**Page:**
BEGIN
Net Zero E-conomy 2050: Decarbonisation roadmaps for Europe: focus on Italy and Spain
“Net zero E-conomy 2050 - Decarbonisation roadmaps for Europe: focus on Italy and Spain” has just been presented at the Forum held at Villa d’Este in Cernobbio (3 September). The study shows that a powerful commitment towards decarbonisation objectives would offer greater benefits in terms of economics, employment and energy independence at a European level, when compared to low-ambition scenarios. The key findings of the study, carried out by Enel Foundation and The European House Ambrosetti, in collaboration with Enel, are:
1. To contain global warming, a paradigm shift in the energy system is necessary. To achieve this, the European Union has set the goal of becoming “climate neutral” by 2050. Italy and Spain need to speed up on decarbonisation to prevent the risk of significant delays in meeting the 2050 decarbonisation targets.
END
**Exercises to complete:**
1. According to the Net Zero E-conomy 2050 summary, which organizations carried out the study?
2. Write the next part of the Net Zero E-conomy 2050 summary, picking up after its first key finding.
The rows that follow are separate material, unrelated to the Net Zero E-conomy 2050 summary.

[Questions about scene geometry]
BEGIN
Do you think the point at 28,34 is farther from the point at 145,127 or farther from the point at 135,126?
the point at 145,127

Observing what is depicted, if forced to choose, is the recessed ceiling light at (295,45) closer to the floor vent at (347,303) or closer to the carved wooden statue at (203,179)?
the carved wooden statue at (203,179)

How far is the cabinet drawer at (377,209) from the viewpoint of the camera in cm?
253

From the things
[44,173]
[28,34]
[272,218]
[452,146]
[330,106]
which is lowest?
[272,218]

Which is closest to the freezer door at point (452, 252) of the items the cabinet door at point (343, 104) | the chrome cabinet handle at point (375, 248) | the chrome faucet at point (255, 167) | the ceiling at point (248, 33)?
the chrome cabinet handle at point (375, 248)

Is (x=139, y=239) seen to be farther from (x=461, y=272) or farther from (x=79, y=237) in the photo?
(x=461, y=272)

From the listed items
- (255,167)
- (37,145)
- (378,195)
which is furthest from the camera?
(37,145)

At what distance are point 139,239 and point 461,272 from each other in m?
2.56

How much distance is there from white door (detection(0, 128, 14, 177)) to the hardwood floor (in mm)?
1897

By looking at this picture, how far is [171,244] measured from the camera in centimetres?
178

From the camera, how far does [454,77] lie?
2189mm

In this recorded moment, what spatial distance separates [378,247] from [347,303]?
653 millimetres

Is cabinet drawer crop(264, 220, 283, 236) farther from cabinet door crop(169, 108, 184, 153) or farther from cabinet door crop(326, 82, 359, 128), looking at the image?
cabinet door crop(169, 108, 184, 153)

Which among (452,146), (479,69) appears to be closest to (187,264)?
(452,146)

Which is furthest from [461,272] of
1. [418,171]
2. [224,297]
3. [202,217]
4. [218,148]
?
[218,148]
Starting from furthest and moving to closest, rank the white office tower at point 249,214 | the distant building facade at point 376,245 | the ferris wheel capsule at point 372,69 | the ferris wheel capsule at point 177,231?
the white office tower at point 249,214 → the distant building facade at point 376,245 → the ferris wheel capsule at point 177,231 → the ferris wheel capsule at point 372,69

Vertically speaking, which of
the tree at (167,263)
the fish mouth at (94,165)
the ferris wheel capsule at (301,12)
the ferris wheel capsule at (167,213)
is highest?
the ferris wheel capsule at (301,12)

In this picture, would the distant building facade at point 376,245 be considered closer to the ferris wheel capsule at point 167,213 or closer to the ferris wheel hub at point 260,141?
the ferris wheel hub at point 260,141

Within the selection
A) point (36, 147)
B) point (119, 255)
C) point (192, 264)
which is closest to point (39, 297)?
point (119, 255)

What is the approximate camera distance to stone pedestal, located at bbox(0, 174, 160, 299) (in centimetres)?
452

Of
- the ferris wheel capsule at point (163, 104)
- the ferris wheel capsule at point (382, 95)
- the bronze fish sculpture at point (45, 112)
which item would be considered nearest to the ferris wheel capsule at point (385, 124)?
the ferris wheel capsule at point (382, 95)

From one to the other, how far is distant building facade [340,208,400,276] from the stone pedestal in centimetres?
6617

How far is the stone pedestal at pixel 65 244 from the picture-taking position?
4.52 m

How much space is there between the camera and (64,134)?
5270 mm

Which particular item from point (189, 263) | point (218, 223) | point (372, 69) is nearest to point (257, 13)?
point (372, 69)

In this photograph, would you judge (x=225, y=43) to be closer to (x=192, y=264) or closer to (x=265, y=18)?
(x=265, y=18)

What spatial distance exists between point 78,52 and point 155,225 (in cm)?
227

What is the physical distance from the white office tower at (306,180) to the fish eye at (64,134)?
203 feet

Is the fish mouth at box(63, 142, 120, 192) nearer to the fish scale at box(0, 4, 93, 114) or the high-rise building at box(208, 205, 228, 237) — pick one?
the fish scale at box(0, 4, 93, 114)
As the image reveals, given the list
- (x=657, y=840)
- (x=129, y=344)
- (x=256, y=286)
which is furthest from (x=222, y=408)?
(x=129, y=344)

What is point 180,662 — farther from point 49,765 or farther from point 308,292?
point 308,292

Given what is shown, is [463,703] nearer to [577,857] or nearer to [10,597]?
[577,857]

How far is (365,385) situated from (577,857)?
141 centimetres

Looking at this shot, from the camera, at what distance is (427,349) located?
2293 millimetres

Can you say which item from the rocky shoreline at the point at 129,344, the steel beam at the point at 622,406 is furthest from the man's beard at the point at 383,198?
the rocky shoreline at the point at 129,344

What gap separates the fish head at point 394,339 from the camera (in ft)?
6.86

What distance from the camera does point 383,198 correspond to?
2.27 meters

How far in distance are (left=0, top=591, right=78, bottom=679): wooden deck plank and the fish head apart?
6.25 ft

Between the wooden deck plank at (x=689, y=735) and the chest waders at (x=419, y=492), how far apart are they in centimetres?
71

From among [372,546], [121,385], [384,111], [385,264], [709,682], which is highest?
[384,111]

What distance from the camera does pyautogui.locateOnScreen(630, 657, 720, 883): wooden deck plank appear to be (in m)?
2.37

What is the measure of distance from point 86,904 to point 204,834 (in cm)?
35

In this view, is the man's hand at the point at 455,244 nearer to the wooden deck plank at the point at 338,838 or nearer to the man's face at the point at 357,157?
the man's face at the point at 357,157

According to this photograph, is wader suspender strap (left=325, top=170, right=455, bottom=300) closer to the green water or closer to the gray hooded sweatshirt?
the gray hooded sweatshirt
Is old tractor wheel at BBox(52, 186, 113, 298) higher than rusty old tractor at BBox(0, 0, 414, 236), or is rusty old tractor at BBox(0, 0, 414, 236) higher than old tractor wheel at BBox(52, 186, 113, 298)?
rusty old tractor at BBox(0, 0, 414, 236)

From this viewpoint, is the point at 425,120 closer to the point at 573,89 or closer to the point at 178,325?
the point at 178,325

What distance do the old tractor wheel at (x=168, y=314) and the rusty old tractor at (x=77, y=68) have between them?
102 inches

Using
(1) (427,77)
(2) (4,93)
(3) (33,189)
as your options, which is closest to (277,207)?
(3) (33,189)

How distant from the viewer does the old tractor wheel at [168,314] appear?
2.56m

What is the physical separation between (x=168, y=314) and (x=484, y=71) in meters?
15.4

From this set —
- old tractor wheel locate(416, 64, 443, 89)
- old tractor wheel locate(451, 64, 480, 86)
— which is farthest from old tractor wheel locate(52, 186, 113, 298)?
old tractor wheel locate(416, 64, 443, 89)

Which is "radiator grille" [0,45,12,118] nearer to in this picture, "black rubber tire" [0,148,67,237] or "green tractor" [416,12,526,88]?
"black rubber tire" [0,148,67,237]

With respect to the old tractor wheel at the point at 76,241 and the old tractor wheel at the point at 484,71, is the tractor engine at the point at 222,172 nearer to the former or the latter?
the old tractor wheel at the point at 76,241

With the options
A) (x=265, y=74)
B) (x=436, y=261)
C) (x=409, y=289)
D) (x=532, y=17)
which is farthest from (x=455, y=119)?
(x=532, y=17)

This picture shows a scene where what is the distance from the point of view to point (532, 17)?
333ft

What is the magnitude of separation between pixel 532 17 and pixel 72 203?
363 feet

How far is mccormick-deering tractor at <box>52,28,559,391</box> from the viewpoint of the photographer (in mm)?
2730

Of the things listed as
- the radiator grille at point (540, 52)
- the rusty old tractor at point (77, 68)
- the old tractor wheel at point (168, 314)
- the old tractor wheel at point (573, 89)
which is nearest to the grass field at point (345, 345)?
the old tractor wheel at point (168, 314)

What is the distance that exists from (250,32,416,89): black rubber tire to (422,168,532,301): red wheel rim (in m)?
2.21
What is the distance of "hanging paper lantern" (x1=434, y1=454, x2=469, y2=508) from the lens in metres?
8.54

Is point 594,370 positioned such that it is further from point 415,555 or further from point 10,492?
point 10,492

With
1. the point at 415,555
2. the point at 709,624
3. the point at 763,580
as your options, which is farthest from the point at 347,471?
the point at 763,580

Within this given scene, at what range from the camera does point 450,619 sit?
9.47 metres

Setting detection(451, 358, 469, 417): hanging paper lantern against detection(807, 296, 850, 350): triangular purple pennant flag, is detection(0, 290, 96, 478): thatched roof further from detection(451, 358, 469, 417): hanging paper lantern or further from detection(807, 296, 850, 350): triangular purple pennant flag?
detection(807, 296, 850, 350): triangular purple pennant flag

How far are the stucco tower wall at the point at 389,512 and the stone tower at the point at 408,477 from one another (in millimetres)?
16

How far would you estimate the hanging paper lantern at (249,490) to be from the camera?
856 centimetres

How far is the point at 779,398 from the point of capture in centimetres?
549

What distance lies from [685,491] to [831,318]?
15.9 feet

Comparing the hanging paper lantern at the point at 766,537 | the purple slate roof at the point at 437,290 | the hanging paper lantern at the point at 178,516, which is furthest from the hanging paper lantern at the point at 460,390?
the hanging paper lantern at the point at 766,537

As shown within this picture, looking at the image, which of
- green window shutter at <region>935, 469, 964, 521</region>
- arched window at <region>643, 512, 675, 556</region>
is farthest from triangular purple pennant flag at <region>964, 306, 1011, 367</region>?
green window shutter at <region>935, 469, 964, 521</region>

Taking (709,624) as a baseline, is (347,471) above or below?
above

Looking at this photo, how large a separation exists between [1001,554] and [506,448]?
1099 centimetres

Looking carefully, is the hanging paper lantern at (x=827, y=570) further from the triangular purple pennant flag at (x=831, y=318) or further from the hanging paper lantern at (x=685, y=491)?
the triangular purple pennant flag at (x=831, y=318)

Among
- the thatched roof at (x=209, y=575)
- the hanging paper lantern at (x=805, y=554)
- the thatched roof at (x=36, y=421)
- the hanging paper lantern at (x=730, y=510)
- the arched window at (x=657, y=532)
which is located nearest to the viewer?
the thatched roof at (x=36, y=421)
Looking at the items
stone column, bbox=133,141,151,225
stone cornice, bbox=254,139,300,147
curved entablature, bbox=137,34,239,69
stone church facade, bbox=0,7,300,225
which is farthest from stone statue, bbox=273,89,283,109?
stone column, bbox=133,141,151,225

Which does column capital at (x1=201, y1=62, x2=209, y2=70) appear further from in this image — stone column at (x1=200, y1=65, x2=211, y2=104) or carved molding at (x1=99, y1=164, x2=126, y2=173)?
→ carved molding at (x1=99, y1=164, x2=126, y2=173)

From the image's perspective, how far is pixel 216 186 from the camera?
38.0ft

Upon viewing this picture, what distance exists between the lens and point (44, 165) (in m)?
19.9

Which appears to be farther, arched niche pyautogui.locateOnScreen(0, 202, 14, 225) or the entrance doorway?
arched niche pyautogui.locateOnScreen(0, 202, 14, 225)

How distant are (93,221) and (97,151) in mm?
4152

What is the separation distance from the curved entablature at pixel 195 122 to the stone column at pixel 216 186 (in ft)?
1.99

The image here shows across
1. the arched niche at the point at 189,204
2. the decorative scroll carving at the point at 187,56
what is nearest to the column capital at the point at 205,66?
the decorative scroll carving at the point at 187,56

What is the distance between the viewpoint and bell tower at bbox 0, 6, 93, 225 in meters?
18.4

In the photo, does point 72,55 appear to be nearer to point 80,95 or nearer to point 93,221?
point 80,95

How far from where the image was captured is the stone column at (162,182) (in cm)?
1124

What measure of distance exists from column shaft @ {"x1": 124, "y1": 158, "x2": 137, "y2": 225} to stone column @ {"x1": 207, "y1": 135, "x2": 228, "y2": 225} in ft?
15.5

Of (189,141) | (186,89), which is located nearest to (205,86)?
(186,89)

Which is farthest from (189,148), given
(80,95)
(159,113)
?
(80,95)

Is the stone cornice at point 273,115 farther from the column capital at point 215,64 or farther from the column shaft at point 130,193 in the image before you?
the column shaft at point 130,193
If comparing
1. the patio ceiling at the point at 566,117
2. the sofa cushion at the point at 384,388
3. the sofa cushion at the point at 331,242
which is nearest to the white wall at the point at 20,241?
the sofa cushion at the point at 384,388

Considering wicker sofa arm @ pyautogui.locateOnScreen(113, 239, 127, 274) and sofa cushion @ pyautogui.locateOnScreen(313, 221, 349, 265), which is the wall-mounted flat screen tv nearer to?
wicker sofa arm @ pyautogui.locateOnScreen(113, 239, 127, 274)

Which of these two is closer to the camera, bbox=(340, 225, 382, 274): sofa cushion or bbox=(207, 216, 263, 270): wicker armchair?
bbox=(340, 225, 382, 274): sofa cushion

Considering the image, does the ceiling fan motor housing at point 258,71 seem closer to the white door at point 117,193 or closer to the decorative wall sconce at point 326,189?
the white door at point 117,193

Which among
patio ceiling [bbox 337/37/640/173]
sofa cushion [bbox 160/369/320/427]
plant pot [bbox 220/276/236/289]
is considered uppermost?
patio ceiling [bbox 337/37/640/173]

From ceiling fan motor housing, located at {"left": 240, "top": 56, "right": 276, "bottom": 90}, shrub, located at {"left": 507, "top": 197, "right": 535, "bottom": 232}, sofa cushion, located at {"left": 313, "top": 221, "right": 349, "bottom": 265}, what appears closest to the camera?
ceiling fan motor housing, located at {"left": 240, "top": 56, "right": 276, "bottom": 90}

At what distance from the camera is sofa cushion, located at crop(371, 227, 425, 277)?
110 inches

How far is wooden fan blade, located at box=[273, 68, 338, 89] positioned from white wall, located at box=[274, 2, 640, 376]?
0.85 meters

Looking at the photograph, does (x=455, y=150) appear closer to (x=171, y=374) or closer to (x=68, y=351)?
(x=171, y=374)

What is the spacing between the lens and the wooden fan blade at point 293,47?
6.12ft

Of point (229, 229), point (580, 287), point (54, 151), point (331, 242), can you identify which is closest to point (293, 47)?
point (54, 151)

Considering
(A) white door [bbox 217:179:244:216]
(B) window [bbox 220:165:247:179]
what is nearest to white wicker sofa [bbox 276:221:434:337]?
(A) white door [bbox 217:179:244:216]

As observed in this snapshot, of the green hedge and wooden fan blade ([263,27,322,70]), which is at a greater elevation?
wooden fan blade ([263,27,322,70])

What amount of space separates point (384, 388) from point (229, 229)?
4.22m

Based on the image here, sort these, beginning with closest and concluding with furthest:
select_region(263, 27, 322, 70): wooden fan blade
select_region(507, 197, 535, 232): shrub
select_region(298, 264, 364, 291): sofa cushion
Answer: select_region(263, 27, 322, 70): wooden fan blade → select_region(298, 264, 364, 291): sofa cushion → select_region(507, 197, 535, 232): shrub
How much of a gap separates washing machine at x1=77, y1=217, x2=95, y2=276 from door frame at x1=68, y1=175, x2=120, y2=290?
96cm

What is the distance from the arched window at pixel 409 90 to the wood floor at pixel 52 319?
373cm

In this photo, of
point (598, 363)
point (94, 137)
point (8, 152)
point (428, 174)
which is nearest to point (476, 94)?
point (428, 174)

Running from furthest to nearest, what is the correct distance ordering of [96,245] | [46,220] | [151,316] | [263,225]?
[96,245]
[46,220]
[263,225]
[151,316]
END
**Responses for each task:**
1. Enel Foundation and The European House Ambrosetti, in collaboration with Enel.

2.
To reach ambitious climate targets, it is necessary to electrify final consumption as much as possible and encourage the massive deployment of renewable energy capacity and smart power networks. Along with climate/environmental imperatives, the need to rethink our energy system has been exacerbated by the current energy crisis triggered by the international geopolitical tensions linked to the Russian-Ukrainian war.
Even before this conflict, to respond to the climate threat, the European Union set itself the goal of becoming “climate neutral” by 2050 in its Climate Law. This also includes the intermediate step necessary to achieve net zero emissions by 2050: to keep pace with the 2050 final goal, in 2030 GHG emissions need to decrease by 55% with respect to 1990 levels. In July 2021 the European Commission launched the “Fit for 55” package of proposals which includes the Climate Law’s GHG emissions reduction target, a review of the EU Directive on Renewable energy sources (RES) and the Directive on Energy efficiency.
Looking at Italy and Spain, both countries register some criticalities with regard to the main energy transition levers. For example, considering RES, Italy is still a long way off from reaching the 2050 target, with a gap of 60.7 percentage points. The country also needs to accelerate in terms of energy efficiency and the reduction of gross GHG emissions.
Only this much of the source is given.